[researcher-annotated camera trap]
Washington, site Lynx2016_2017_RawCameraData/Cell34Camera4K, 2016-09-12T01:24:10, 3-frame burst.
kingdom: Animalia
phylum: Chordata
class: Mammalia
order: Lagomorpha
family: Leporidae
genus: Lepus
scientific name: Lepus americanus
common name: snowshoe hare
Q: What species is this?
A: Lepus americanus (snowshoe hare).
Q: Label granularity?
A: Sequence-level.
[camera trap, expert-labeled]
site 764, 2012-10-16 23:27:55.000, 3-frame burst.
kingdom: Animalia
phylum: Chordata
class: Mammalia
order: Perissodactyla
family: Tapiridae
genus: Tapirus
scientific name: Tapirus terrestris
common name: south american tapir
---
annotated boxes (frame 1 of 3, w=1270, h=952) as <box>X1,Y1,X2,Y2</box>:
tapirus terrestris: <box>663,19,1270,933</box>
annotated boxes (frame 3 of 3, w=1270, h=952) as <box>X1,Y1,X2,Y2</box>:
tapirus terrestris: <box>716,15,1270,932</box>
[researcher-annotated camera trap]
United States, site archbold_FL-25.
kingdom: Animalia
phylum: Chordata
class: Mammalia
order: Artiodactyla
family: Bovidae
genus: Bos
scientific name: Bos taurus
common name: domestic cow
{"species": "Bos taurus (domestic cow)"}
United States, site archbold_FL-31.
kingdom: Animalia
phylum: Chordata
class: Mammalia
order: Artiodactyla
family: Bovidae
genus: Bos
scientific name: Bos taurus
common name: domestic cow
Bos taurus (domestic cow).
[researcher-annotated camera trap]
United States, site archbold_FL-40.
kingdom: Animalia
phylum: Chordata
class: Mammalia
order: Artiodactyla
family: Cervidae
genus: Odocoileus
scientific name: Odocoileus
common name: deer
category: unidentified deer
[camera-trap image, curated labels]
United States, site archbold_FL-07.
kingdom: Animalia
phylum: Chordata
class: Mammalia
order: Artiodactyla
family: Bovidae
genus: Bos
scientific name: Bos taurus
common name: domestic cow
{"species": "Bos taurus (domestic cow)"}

Task to carry out |
Every line of the material must be returned exactly as it appears.

Problem solution |
[researcher-annotated camera trap]
Washington, site Lynx2016_2017_RawCameraData/Cell34Camera4K, 2016-09-12T01:24:10, 3-frame burst.
kingdom: Animalia
phylum: Chordata
class: Mammalia
order: Lagomorpha
family: Leporidae
genus: Lepus
scientific name: Lepus americanus
common name: snowshoe hare
Q: What species is this?
A: Lepus americanus (snowshoe hare).
Q: Label granularity?
A: Sequence-level.
[camera trap, expert-labeled]
site 764, 2012-10-16 23:27:55.000, 3-frame burst.
kingdom: Animalia
phylum: Chordata
class: Mammalia
order: Perissodactyla
family: Tapiridae
genus: Tapirus
scientific name: Tapirus terrestris
common name: south american tapir
---
annotated boxes (frame 1 of 3, w=1270, h=952) as <box>X1,Y1,X2,Y2</box>:
tapirus terrestris: <box>663,19,1270,933</box>
annotated boxes (frame 3 of 3, w=1270, h=952) as <box>X1,Y1,X2,Y2</box>:
tapirus terrestris: <box>716,15,1270,932</box>
[researcher-annotated camera trap]
United States, site archbold_FL-25.
kingdom: Animalia
phylum: Chordata
class: Mammalia
order: Artiodactyla
family: Bovidae
genus: Bos
scientific name: Bos taurus
common name: domestic cow
{"species": "Bos taurus (domestic cow)"}
United States, site archbold_FL-31.
kingdom: Animalia
phylum: Chordata
class: Mammalia
order: Artiodactyla
family: Bovidae
genus: Bos
scientific name: Bos taurus
common name: domestic cow
Bos taurus (domestic cow).
[researcher-annotated camera trap]
United States, site archbold_FL-40.
kingdom: Animalia
phylum: Chordata
class: Mammalia
order: Artiodactyla
family: Cervidae
genus: Odocoileus
scientific name: Odocoileus
common name: deer
category: unidentified deer
[camera-trap image, curated labels]
United States, site archbold_FL-07.
kingdom: Animalia
phylum: Chordata
class: Mammalia
order: Artiodactyla
family: Bovidae
genus: Bos
scientific name: Bos taurus
common name: domestic cow
{"species": "Bos taurus (domestic cow)"}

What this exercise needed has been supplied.